If it's Friday, this must be an Orthodox Jewish question

Place: New York. Time: Thursday evening, July 27. It’s been in the 80s all day and muggy as a locker room. Skies gray toward sunset, hinting at a classic dog-day-evening thunderbumper.

As ever in a Gotham summer, the sensible dress lightly; the serious dress as usual, darkly and heavily, with p. This includes businesspeople, goths, rockers, iconoclasts and kooks of one kind or another, and, of course, certain of the most observant Jewish folks.

Now IANAJ, but I’ve put in my time as a tie-and-coat over the years, and I can see a certain dogged decorum in Keeping That Jacket And/Or Hat On regardless of the heat. If I can do so in the name of style, they can certainly do so in the name of the Almighty. *But…*and here’s what I don’t get.

I board the 42nd Street shuttle at about 8:30pm this sweltering night, and see a lovely young Orthodox couple, he in regulation black-and-whites, powder-blue tie and high-crowned snap-brim precisely 90° to the horizontal, she in seemly straight bangs, long dark skirt, high-denier hose and tastefully nondescript footwear. He carries a folded pocket umbrella, and both of them carry long raincoats with the extra warm linings left in! ON JULY 27, may I remind you!

I mean, WTF?!?! (F=Frum, of course.) They’ve got the umbrella. Why the coats? More to the point - why the linings?!

Is there any religious or cultural insight I’m not aware of that might specify, or even encourage, such a practice?

Yes, some New Yorkers do wear pee. But I wanted to type “with preference toward the color black.”

AFAIK, from what Orthodox Jews here in Cleveland tell me, the ultra-Orthodox Haredi Jews always dress in “black and whites” because they could meet their maker at any time. It’s the religious version of “always wear clean underwear, just in case” - if you should get hit by a bus, you want to look your best when you meet the Almighty.

Of course, as with most Jewish customs (religious, that is), this has probably been debated in depth among rabbis, justifying the tradition based on previous writings, based on even older writings, based on statements in the Talmud, which are based on Biblical law.

Maybe–but the bottom-line question is that if you’re going to carry a raincoat in the hottest time of the summer, is there some edict that says that you must leave a zip-out fur lining in it so as to not only be warm beyond reason but to be abjectly miserably hot? Does orthodoxy require suffering? :confused:

Or missing the point? :wink:

I’m an Orthodox Jew, and I have to say I’ve never heard of this as a general practice, religious or otherwise.
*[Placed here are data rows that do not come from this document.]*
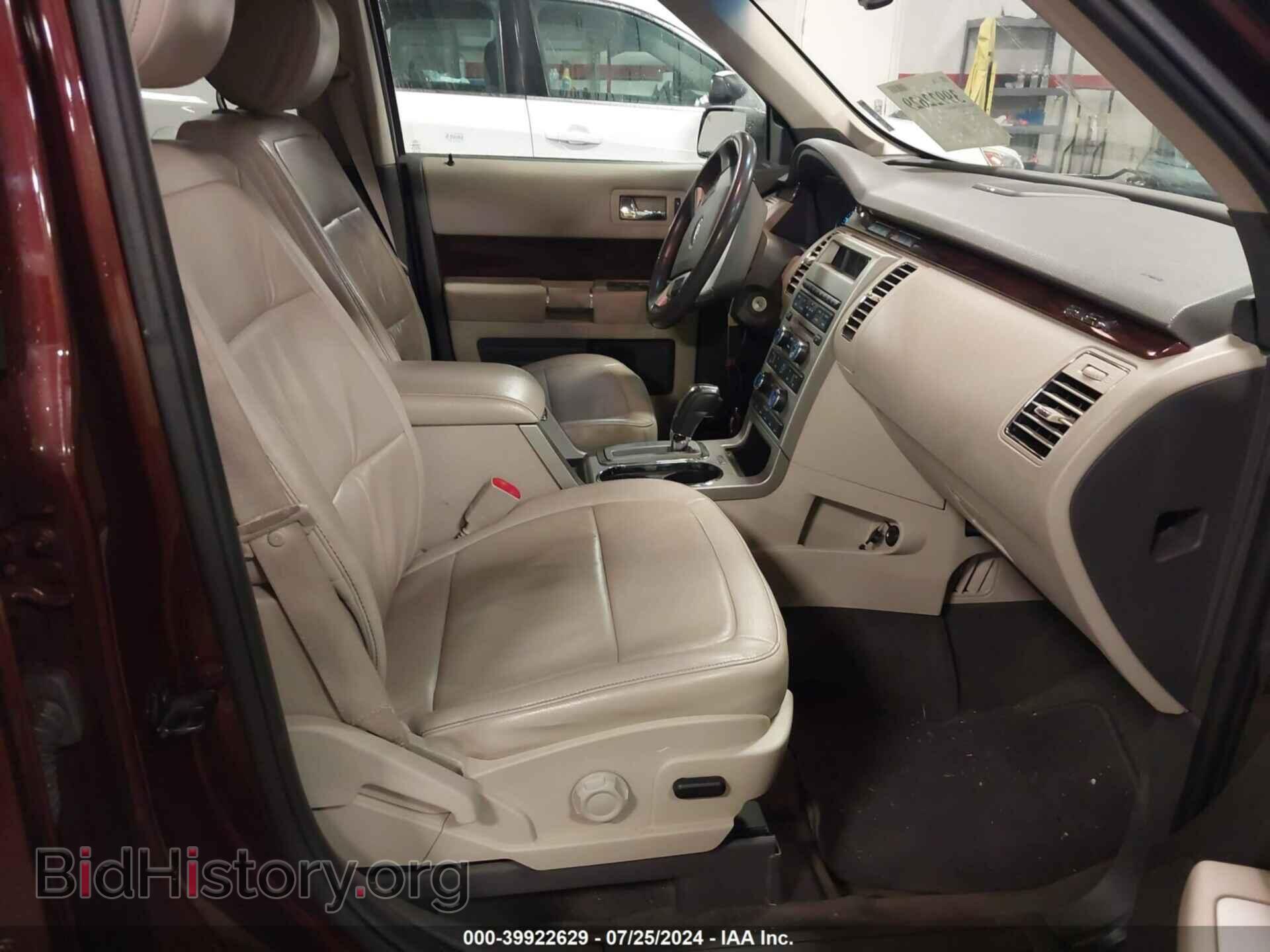 2012 FORD FLEX - VIN: 2FMGK5CC8CBD15445 - Фото 5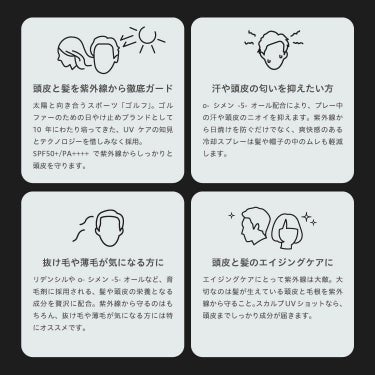 ZERO HOLE lab ゼロホールラボ 日焼け止めスプレー スカルプショット 50g SPF50+ PA++++ 紫外線対策 UVカット 詳細4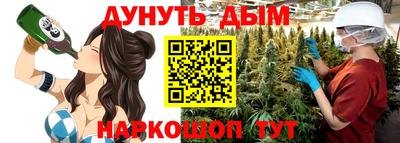 mdpv Жуковский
Maybe they had just arrived on the bus from the Catskills or were on their way to catch a bus to the Catskills. In fact, maybe they were going there for the weekend…rain is predicted for much of this weekend (7/28-30/2006, for you later readers of this thread).

Just to clarify my line of thinking…it was a Thursday Evening, and the 42nd Street shuttle runs by Port Authority.
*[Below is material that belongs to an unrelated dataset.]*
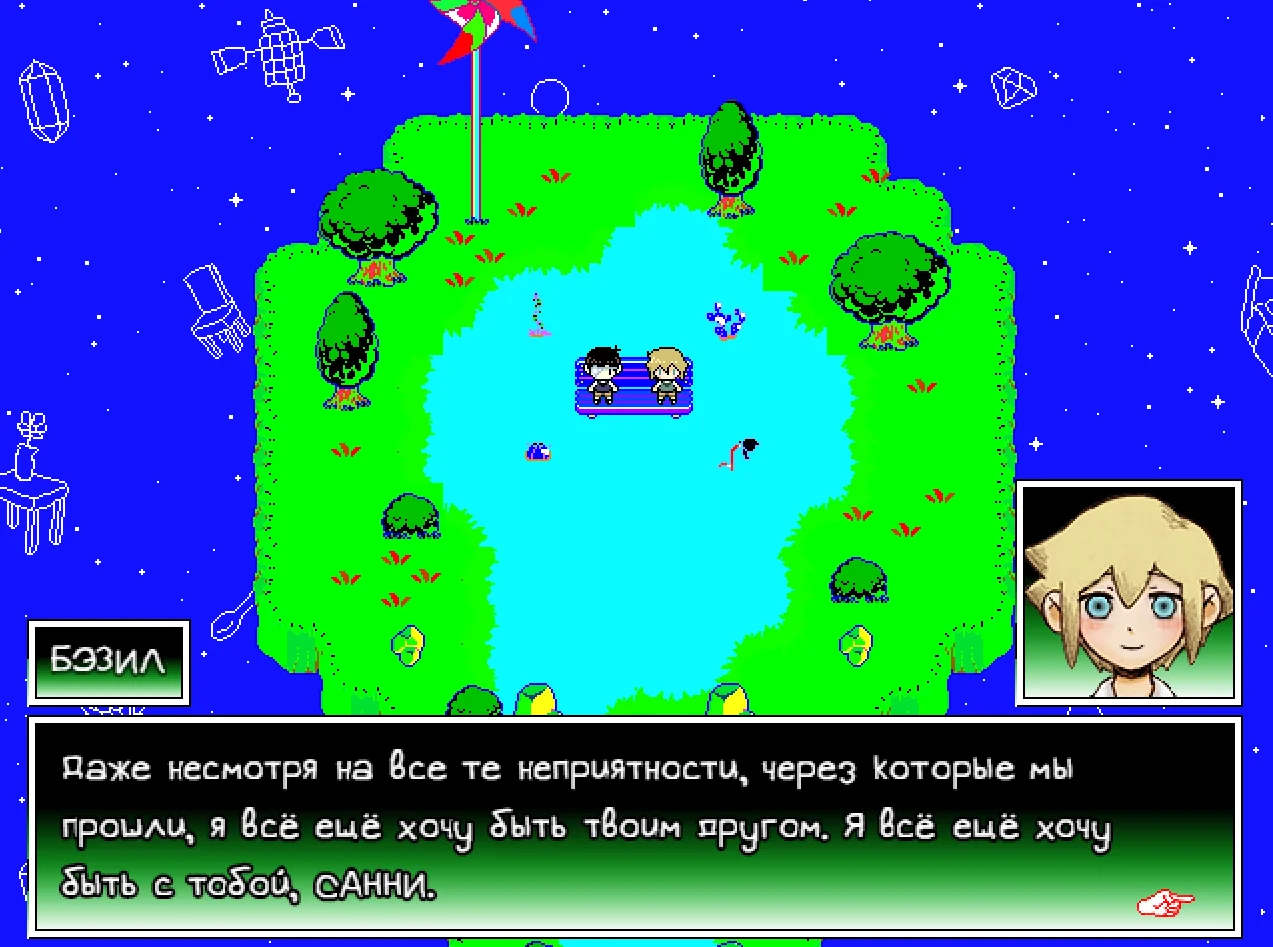 �������� ���� �� ����� | OMORI
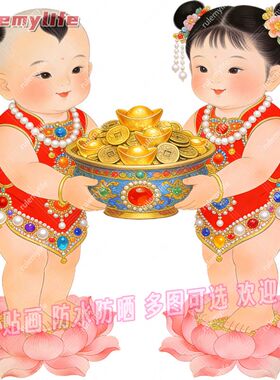 传统中国风红色招财童子喜庆平面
I’ve seen orthodox men around here in summer wearing big fur hats as well as long black coats when in was over 40C.

hawthorne:

Yes, but those clothing items are special Sabbath finery, which they consider the only thing to wear that’s properly respectful of the holy day (or other fancy occasions). The coat described by the OP doesn’t sound like those.

Oh, OK so the flat brown fur hats are only for the Sabbath? Is there a distinction as far as who would wear those? When I was in the waiting room at NYU Med Ctr I saw some gentlemen wearing these, but some who continued to wear the typical black hat from all week.

Yes, Hasidim only wear the fur hat (“Streimel” in yiddish) on Sabbath, Holidays, or for special occasions like weddings. Only married men wear them, in fact, when my brother, who turned Hasidic, got married, it was a big deal that before the wedding, he went to his Rebbe and the Rebbe put the Streimel on his head and gave him a blessing.

Non-Hasidim do not wear the Streimel, we usually wear an ordinary black felt hat.

Perhaps they’re expecting a cold front in the hereafter.

You’ve touched on one of my pet peeves about men’s business suits–when you take off the coat you’re just wearing slacks, shirt, and a tie, and look like you might be working in a hardware store. Without the coat, the suit ceases to be a suit and loses virtually all of its visual impressiveness.

I don’t know the answer to this question, but I do know that I saw an Orthodox dad & son at the Cubs game a couple of weeks ago. It was hot as heck…maybe in the mid to high 90s (I was in the shade and my clothes were soaked with sweat from just sitting there). Anyway, said dad & son were wearing black pants, white short-sleeve dress shirt, and the typical hat. No sign of a heavy raincoat at all.